Les amoureux de la nature et du terroir vont visiter la Haute Vallée et ce lieu mythique du Puech de Bugarach, avec un œil nouveau sur sa flore et ses sentiers. Au fil des pages, la petite histoire locale est révélée dans mille anecdotes sur fond de l’atmosphère qui a précédé l’annonce de fin du monde. Ambiance unique et riche en surprises !
Régine, parle-nous de tes moments d’écriture…
Moments intenses où je m’isole beaucoup, avec un besoin permanent de contact avec la nature. On peut me trouver au jardin, à m’occuper de massifs de fleurs, pourtant j’écris en moi. Lorsque je suis « en phase d’écriture », j’oublie les tâches du quotidien, j’oublie toute vie sociale. Durant des jours, je peux rester cloîtrée, m’autorisant des temps de pause lors de courtes promenades. Une vie monacale ! J’ai l’air coupée de la vie mais en réalité, je revis ou vis chaque instant décrit, dans la peau des personnages, plongée dans chaque scène.
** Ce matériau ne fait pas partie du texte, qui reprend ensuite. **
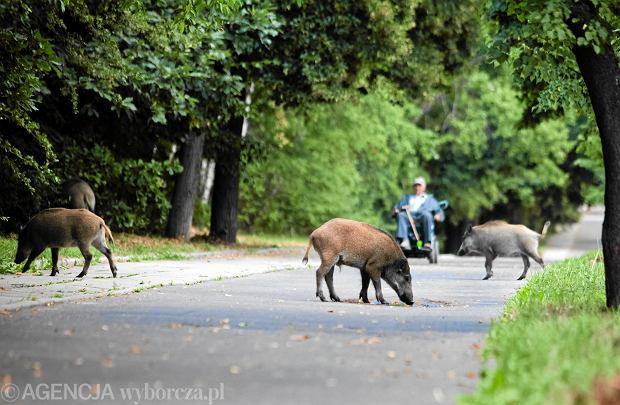 Dziki coraz częściej pojawiają się w miastach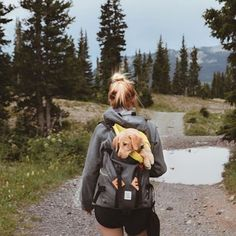 Can I just be a puppy so I can go on adventure backpack rides? Anyone with me? @kirstinwhitingg #backcountrypaws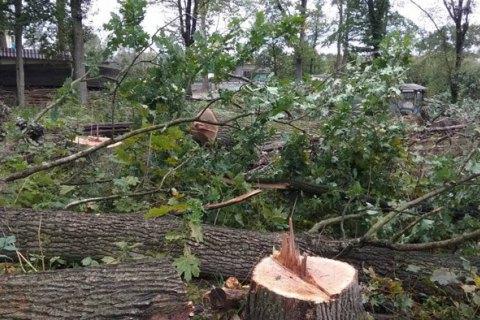 """Экологи предупреждают, что поправки """"Слуги народа"""" упростили вырубку лесов в Карпатах"""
Ainsi, je mène de nombreuses vies ! C’est un plaisir mais aussi une forme de « sacerdoce »avec des doutes, souvent. Et une exigence, je souhaite que ces écrits soient un partage, qu’ils apportent au lecteur.
Et pas question d’un clavier d’ordinateur, je scribouille des pages à la main. Recopie tout « au propre » avant de me résoudre à taper sur un clavier (à un doigt !). Mon mari heureusement est un secrétaire efficace, très présent. Son soutien est sans faille.
Tes projets à court terme, quels sont-ils ?
J’ai ralenti mon activité professionnelle, j’espère terminer cette année un troisième récit, un roman. Un best-seller, bien sûr ! (rire)…Poursuivre la promotion de mes autres livres. Trouver le temps et le plaisir de lire, aussi. Ce qui semble évident — j’aime tant lire — mais devient difficile pour moi en phase d’écriture.
Et savourer le quotidien, de simple façon. En dialoguant avec les poules, comme je me suis surprise à le faire aujourd’hui : c’était d’un comique délicieux.
Ton troisième livre… Ce sera quelle sorte de roman ?
Sourire…On prétend que je suis inclassable dans les « genres et collections ». Hors normes et hors codes de genres littéraires. Avec toujours en moi cette envie d’écrire un récit porteur où la résilience est présente. Il sera singulier, je présume. C’est un sacré défi, j’espère le réussir. Tant de romans paraissent !
Si tu devais dire, définir la vie, en quelques mots, tu dirais quoi ?
Je la chanterais !… Comment la définir ? Elle dépasse l’Homme…La vie est un combat permanent, elle n’est pas faite pour nous offrir le bonheur, c’est à nous de le trouver et d’ainsi ressentir qu’elle est un cadeau précieux…L’exprimer est aisé, y parvenir est aussi un combat, je le reconnais.
Régine Salvat, un grand merci pour ce temps passé ensemble.
Merci à toi Aurélie, d’être venue à ma rencontre et de ta patience avec la grande bavarde que je suis !
Ne pas oublier Rémy, cet enfant incroyablement courageux, sa dignité admirable, son combat. Nous sommes tous concernés.